***** DATA SUPPLIED *****

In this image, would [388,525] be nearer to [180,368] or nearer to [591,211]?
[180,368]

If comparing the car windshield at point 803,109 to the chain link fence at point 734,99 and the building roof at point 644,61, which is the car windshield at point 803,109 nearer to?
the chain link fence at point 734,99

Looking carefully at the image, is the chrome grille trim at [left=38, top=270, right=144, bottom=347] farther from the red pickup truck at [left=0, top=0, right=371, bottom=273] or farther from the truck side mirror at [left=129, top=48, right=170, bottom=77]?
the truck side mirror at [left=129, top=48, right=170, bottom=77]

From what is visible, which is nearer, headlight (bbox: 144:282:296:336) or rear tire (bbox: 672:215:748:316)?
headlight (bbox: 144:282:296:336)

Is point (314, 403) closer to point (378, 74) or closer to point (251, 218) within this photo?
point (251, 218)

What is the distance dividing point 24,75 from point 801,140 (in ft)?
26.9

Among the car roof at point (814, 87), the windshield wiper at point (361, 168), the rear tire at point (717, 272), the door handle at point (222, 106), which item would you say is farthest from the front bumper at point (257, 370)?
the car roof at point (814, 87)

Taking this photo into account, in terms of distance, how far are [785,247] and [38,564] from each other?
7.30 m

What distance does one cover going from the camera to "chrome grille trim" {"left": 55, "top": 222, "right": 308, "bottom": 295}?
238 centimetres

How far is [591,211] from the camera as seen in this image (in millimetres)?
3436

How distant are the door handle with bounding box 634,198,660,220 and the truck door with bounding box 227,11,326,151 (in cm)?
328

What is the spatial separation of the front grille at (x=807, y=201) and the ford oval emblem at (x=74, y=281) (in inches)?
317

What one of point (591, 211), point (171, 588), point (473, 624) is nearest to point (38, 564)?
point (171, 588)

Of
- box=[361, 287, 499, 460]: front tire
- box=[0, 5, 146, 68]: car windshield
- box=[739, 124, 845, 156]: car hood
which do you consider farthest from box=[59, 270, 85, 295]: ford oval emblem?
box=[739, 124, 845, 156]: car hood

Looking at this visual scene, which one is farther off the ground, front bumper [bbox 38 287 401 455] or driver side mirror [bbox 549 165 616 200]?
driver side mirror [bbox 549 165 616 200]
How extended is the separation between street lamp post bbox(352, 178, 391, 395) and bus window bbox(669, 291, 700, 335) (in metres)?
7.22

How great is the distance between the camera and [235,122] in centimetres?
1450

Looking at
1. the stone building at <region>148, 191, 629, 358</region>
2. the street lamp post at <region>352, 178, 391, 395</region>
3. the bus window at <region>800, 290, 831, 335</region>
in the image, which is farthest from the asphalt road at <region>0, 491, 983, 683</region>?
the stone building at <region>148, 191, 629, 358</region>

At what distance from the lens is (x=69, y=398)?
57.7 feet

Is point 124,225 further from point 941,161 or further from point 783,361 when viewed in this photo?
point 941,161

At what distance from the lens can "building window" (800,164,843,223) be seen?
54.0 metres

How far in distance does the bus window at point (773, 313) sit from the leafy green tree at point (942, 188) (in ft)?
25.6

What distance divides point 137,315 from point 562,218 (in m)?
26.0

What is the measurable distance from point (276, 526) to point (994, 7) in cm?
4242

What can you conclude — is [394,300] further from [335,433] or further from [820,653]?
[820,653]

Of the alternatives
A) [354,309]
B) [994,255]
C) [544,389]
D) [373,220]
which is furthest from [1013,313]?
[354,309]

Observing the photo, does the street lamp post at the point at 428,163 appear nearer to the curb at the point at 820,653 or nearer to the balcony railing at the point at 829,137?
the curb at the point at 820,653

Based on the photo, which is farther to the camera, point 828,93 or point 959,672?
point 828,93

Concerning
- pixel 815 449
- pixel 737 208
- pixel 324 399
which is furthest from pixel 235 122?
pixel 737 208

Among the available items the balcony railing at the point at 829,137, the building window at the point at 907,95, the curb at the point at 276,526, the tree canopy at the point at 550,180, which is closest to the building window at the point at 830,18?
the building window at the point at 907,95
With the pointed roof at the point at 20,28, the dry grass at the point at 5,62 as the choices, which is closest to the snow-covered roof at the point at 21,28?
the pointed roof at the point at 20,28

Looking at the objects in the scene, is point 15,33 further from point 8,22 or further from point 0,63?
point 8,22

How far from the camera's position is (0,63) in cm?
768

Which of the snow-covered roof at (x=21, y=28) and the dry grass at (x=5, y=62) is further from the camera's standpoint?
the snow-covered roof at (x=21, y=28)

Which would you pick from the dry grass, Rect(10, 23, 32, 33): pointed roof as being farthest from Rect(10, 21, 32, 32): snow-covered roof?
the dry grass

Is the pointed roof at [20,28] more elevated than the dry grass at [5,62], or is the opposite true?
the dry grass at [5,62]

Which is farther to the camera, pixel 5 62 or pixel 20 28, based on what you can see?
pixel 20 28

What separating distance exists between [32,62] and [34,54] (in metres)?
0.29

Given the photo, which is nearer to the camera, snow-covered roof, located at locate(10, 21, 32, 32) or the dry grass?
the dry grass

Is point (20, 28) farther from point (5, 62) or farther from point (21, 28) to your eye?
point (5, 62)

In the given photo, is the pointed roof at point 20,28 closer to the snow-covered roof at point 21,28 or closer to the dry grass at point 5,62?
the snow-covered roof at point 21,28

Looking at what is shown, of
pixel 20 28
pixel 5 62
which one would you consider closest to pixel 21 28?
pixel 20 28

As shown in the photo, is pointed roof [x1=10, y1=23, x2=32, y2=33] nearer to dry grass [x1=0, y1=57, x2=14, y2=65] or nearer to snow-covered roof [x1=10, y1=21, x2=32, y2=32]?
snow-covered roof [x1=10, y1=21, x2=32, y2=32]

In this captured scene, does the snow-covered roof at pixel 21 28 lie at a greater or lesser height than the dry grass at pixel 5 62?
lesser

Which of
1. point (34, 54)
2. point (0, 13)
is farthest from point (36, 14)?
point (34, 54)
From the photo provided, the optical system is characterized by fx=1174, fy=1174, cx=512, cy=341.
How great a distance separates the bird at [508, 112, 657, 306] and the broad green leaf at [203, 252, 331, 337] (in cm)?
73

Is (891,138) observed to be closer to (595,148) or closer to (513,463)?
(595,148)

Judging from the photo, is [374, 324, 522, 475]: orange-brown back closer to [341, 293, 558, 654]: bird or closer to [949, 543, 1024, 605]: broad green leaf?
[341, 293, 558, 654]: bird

*****

▶ [STATED TASK]:
Print out every record again, exactly and in full.

▶ [SOLUTION TO THIS TASK]:
In this image, would [388,525] be nearer to [180,368] or nearer to [591,211]?
[180,368]

If comparing the car windshield at point 803,109 to the chain link fence at point 734,99 and the building roof at point 644,61, which is the car windshield at point 803,109 nearer to?
the chain link fence at point 734,99

Looking carefully at the image, is the chrome grille trim at [left=38, top=270, right=144, bottom=347] farther from the red pickup truck at [left=0, top=0, right=371, bottom=273] or farther from the truck side mirror at [left=129, top=48, right=170, bottom=77]?
the truck side mirror at [left=129, top=48, right=170, bottom=77]

From what is visible, which is nearer, headlight (bbox: 144:282:296:336) or rear tire (bbox: 672:215:748:316)?
headlight (bbox: 144:282:296:336)

Is point (314, 403) closer to point (378, 74) or closer to point (251, 218) within this photo?
point (251, 218)

What is the distance dividing point 24,75 from point 801,140 (in ft)?
26.9

Among the car roof at point (814, 87), the windshield wiper at point (361, 168), the rear tire at point (717, 272), the door handle at point (222, 106), which item would you say is farthest from the front bumper at point (257, 370)?
the car roof at point (814, 87)

Taking this photo into account, in terms of distance, how far are [785,247] and [38,564] from each other?
7.30 m

What distance does one cover going from the camera to "chrome grille trim" {"left": 55, "top": 222, "right": 308, "bottom": 295}?
238 centimetres

How far is [591,211] from the camera as seen in this image (in millimetres)?
3436

How distant are the door handle with bounding box 634,198,660,220 and the truck door with bounding box 227,11,326,151 (in cm)?
328

What is the spatial separation of the front grille at (x=807, y=201) and the ford oval emblem at (x=74, y=281) (in inches)?
317

What one of point (591, 211), point (171, 588), point (473, 624) is nearest to point (38, 564)?
point (171, 588)

Of
- box=[361, 287, 499, 460]: front tire
- box=[0, 5, 146, 68]: car windshield
- box=[739, 124, 845, 156]: car hood
which do you consider farthest from box=[59, 270, 85, 295]: ford oval emblem?
box=[739, 124, 845, 156]: car hood

Looking at this visual scene, which one is farther off the ground, front bumper [bbox 38 287 401 455] or driver side mirror [bbox 549 165 616 200]?
driver side mirror [bbox 549 165 616 200]
How extended is the separation between street lamp post bbox(352, 178, 391, 395) and bus window bbox(669, 291, 700, 335) (in metres)?
7.22

How great is the distance between the camera and [235,122] in centimetres?
1450

Looking at
1. the stone building at <region>148, 191, 629, 358</region>
2. the street lamp post at <region>352, 178, 391, 395</region>
3. the bus window at <region>800, 290, 831, 335</region>
in the image, which is farthest from the asphalt road at <region>0, 491, 983, 683</region>?
the stone building at <region>148, 191, 629, 358</region>

At what distance from the lens is (x=69, y=398)?
57.7 feet

Is point 124,225 further from point 941,161 or further from point 783,361 when viewed in this photo?
point 941,161

At what distance from the lens can "building window" (800,164,843,223) be seen?
54.0 metres

How far in distance does the bus window at point (773, 313) sit from the leafy green tree at point (942, 188) (in ft)?
25.6

What distance divides point 137,315 from point 562,218 (in m)?
26.0

What is the measurable distance from point (276, 526) to point (994, 7) in cm?
4242

What can you conclude — is [394,300] further from [335,433] or further from [820,653]?
[820,653]

Of the alternatives
A) [354,309]
B) [994,255]
C) [544,389]
D) [373,220]
which is furthest from [1013,313]?
[354,309]

Observing the photo, does the street lamp post at the point at 428,163 appear nearer to the curb at the point at 820,653 or nearer to the balcony railing at the point at 829,137?
the curb at the point at 820,653

Based on the photo, which is farther to the camera, point 828,93 or point 959,672?
point 828,93

Concerning
- pixel 815 449
- pixel 737 208
- pixel 324 399
which is furthest from pixel 235 122?
pixel 737 208

Among the available items the balcony railing at the point at 829,137, the building window at the point at 907,95, the curb at the point at 276,526, the tree canopy at the point at 550,180, which is closest to the building window at the point at 830,18?
the building window at the point at 907,95
With the pointed roof at the point at 20,28, the dry grass at the point at 5,62 as the choices, which is closest to the snow-covered roof at the point at 21,28?
the pointed roof at the point at 20,28

Looking at the objects in the scene, is point 15,33 further from point 8,22 or further from point 0,63?
point 8,22

How far from the camera's position is (0,63) in cm?
768

Which of the snow-covered roof at (x=21, y=28) and the dry grass at (x=5, y=62) is further from the camera's standpoint?
the snow-covered roof at (x=21, y=28)

Which would you pick from the dry grass, Rect(10, 23, 32, 33): pointed roof as being farthest from Rect(10, 21, 32, 32): snow-covered roof?
the dry grass

Is the pointed roof at [20,28] more elevated than the dry grass at [5,62], or is the opposite true?
the dry grass at [5,62]

Which is farther to the camera, pixel 5 62 or pixel 20 28, based on what you can see?
pixel 20 28

What separating distance exists between [32,62] and [34,54] (in metres)?
0.29

Given the photo, which is nearer to the camera, snow-covered roof, located at locate(10, 21, 32, 32) or the dry grass?
the dry grass

Is point (20, 28) farther from point (5, 62) or farther from point (21, 28) to your eye?
point (5, 62)

In the given photo, is the pointed roof at point 20,28 closer to the snow-covered roof at point 21,28 or closer to the dry grass at point 5,62?
the snow-covered roof at point 21,28

Looking at what is shown, of
pixel 20 28
pixel 5 62
which one would you consider closest to pixel 21 28?
pixel 20 28

As shown in the photo, is pointed roof [x1=10, y1=23, x2=32, y2=33] nearer to dry grass [x1=0, y1=57, x2=14, y2=65] or nearer to snow-covered roof [x1=10, y1=21, x2=32, y2=32]?
snow-covered roof [x1=10, y1=21, x2=32, y2=32]

In this captured scene, does the snow-covered roof at pixel 21 28 lie at a greater or lesser height than the dry grass at pixel 5 62?
lesser

Which of
1. point (34, 54)
2. point (0, 13)
is farthest from point (36, 14)?
point (34, 54)
From the photo provided, the optical system is characterized by fx=1174, fy=1174, cx=512, cy=341.
How great a distance separates the bird at [508, 112, 657, 306] and the broad green leaf at [203, 252, 331, 337] (in cm)?
73

Is (891,138) observed to be closer to (595,148) or closer to (513,463)?
(595,148)

Judging from the photo, is [374, 324, 522, 475]: orange-brown back closer to [341, 293, 558, 654]: bird or closer to [949, 543, 1024, 605]: broad green leaf?
[341, 293, 558, 654]: bird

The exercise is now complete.